Dado que los firmantes somos siempre los mismos, sin ligeras variantes, existen fundadas sospechas de que esos manifiestos numerosos que intentan alertar la opinión pública española ante cualquier tropelía son siempre el mismo manifiesto. Juraría que sí, pero tampoco puedo afirmarlo con rotundidad, porque es un tipo de lectura que no frecuento desde hace aproximadamente una democracia. Lo menos que puedes hacer cuando descubres tu firma bajo uno de esos textos huérfanos de sintaxis, pero apuñalados de gerundios, es pasar la página con melancolía ignaciana.Es muy distinto firmar que leer. Yo puedo firmar cualquier cosa, sobre todo sin enterarme; pero la lectura de un texto denunciador de lo obvio exige un esfuerzo cerebral y un rigor intelectual infinitamente superiores. El mérito del manifiesto está en el lector de tan curioso y redundante género discursivo, no en la rutina del abajo firmante. Lo que pasa es que en este país, y dentro del gremio intelectual, todavía existe el fetichismo de la firma, el narcisismo bochornoso de que tu garabato vale algo, sirve para oponerse a la injusticia universal y despierta a las masas del sopor. Y eso, es mucho suponer, por muy buena opinión que se tenga de sí mismo.

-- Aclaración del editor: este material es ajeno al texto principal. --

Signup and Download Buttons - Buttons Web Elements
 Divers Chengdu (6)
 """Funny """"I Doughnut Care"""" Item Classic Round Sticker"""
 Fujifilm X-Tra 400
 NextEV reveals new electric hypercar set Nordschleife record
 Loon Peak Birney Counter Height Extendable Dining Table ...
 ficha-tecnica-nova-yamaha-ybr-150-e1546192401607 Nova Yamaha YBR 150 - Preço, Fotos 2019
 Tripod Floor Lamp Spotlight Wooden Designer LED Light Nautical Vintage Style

De idéntica manera que Groucho Marx dijo que nunca podría pertenecer a un club en el que lo aceptaran como miembro, yo no puedo aceptar un manifiesto en el que salgo como firmante. Si la injusticia que se denuncia es enorme, mi pequeñez intelectual resulta un estorbo, además de una pedantería. Y si lo que se relata se relata en el pliego de firmas que está a la altura moral y cultural de mi garabato, entonces sobra el manifiesto. Contra el regreso apoteósico del género literario de los abajo firmantes sólo caben dos opciones. O rubricar selectivamente después de una meditada y trabajosa lectura o firmarlo absolutamente todo. O la usura de la firma o el derroche hasta lograr que la firma se devalúe todavía más, hasta la abyección. Lógicamente, estoy por lo segundo.

Pobres tiempos estos, en los que la vieja razón política tiene como teoría el manifiesto de los gerundios y como práctica la manifestación con pareados.